Socket connect timeout ceiling

Question

I'm working with Java Sockets. I have this line of code:

Socket webSocket = new Socket();
webSocket.connect(new InetSocketAddress(domain, 80), 120000);

The specified timeout is 120000ms (2 minutes). I'm curious whether this timeout is actually honored, or whether it is capped at the platform default connection timeout value. Also, how do I check the platform's default connection timeout value? In other words, what is the timeout when I call this code:

Socket webSocket = new Socket(domain, 80);

In the first place, is this timeout platform dependent? I know there's SO_TIMEOUT, but I think it only affects the read() timeout and not connect().

I think there's a default timeout, because not specifying the timeout value still causes Connection timed out: connect.

Answer 1

Investigating further, you'll find that there is a subtle difference between a java connection time out and a system-level connection time out.

By changing the line:

webSocket.connect(new InetSocketAddress(domain, 80), 120000);

to something like:

webSocket.connect(new InetSocketAddress(domain, 80), 10);

You'll see you get a whole different exception: java.net.SocketTimeoutException rather than the usual java.net.ConnectException.

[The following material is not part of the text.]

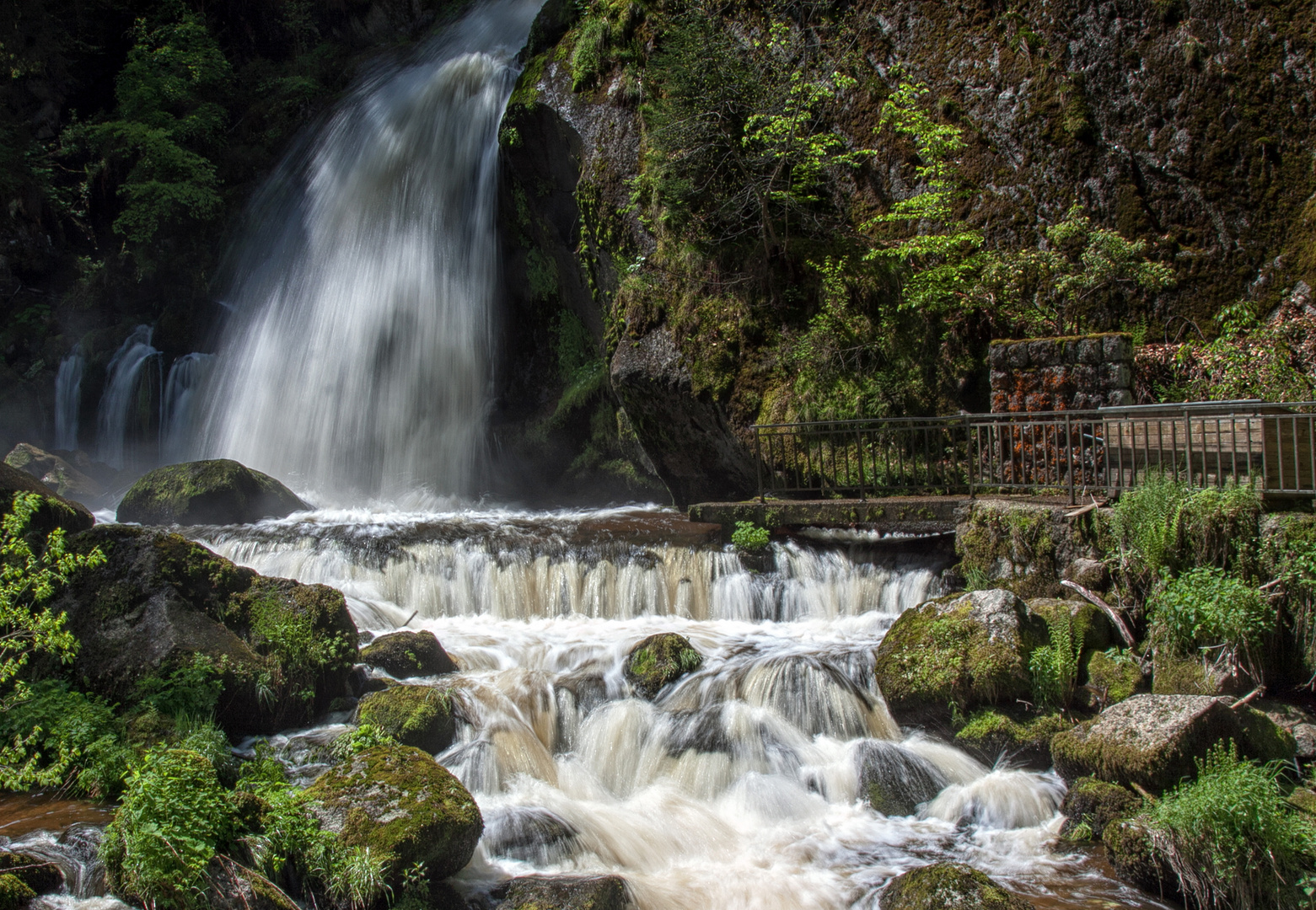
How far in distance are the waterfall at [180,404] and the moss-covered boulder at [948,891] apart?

The actual call to Socket.connect() is actually being deferred to a SocketImpl abstract class such that the exact mechanics are implementation-defined. As seen in this extract from the connect() method in Socket:

...
if (!oldImpl)
    impl.connect(epoint, timeout);
else if (timeout == 0) {
    if (epoint.isUnresolved())
        impl.connect(addr.getHostName(), port);
    else
        impl.connect(addr, port);
...

Fundamentally, the second exception (ConnectException) is a implementation-dependent exception meaning that the OS itself has a maximum timeout that is being reached before the java one is set. Exploring further, upon inspection of the stack trace of the ConnectException we see something like this (on a windows machine):

Exception in thread "main" java.net.ConnectException: Connection timed out: connect
    at java.net.DualStackPlainSocketImpl.connect0(Native Method)
    at java.net.DualStackPlainSocketImpl.socketConnect(DualStackPlainSocketImpl.java:79)
    at java.net.AbstractPlainSocketImpl.doConnect(AbstractPlainSocketImpl.java:350)
    at java.net.AbstractPlainSocketImpl.connectToAddress(AbstractPlainSocketImpl.java:206)
    at java.net.AbstractPlainSocketImpl.connect(AbstractPlainSocketImpl.java:188)
    at java.net.PlainSocketImpl.connect(PlainSocketImpl.java:172)
    at java.net.SocksSocketImpl.connect(SocksSocketImpl.java:392)
    at java.net.Socket.connect(Socket.java:589)
    at java.net.Socket.connect(Socket.java:538)

Note the exception actually propagated from a native method, namely from this section (as provided by OpenJDK):

rv = connect(fd, (struct sockaddr *)&sa, sa_len);
if (rv == SOCKET_ERROR) {
    int err = WSAGetLastError();
    if (err == WSAEWOULDBLOCK) {
        return java_net_DualStackPlainSocketImpl_WOULDBLOCK;
    } else if (err == WSAEADDRNOTAVAIL) {
        JNU_ThrowByName(env, JNU_JAVANETPKG "ConnectException",
            "connect: Address is invalid on local machine, or port is not valid on remote machine");
    } else {
        NET_ThrowNew(env, err, "connect");
    }
    return -1;  // return value not important.
}

The line:

rv = connect(fd, (struct sockaddr *)&sa, sa_len);

Is actually a call to the Winsock2 connect function whose MSDN page can be viewed here. The Winsock2 socket itself has been setup as a default socket (optval in setsockopt was zero). Meaning it inherits whatever system default timeouts are for both sending and receiving. If a connection attempt exceeds the default timeout value, a SOCKET_ERROR is placed into rv which causes the line:

NET_ThrowNew(env, err, "connect");

to run, propagating the ConnectException back up the stack. (If you don't believe me check out DualStackPlainSocketImpl.c in the OpenJDK sources).

Well... Where did the java-set timeout go? The answer turns out to be one stack-level up before the transition into the native layer in the file DualStackPlainSocketImpl.java under the method socketConnect(), in particular this fragment:

configureBlocking(nativefd, false);
try {
    connectResult = connect0(nativefd, address, port);
    if (connectResult == WOULDBLOCK) {
        waitForConnect(nativefd, timeout);
    }
} finally {
    configureBlocking(nativefd, true);
}

where connect0 is the actual call to the native function.

In essence, when java is presented with a finite, non-zero timeout, it starts the native socket connection in asynchronous mode and waits for the timeout to expire or the native method to complete, whichever occurs first. The problem with setting a large timeout value is that the native connect function may itself timeout and throw a ConnectException instead of the usual SocketTimeoutException. (On my particular Windows 10 system under Java 8).

The same exercise can be done on various systems to determine the exact mechanism in which socket timeouts work.

---

tl;dr:

The consensus is that basically all socket operations are implementation defined. Even from the first stack layer you'll find Socket defers most of it's work to some abstract SocketImpl that gets implemented by the OS. As such, it is entirely possible (as proven above) for a OS to have a timeout that is longer, shorter or completely non-existent. In a sense, a java timeout would only work properly if it were shorter than the OS default timeout (if it has one) so you should be prepared to handle both cases (where the OS throws an exception due to it's native timeout vs a java-specific timeout expiry).

Answer 2

The default socket timeout is 0, which means never timeout. If it actually time out after x number of minutes, This means it has been set within your code. In your case it's 2 minutes.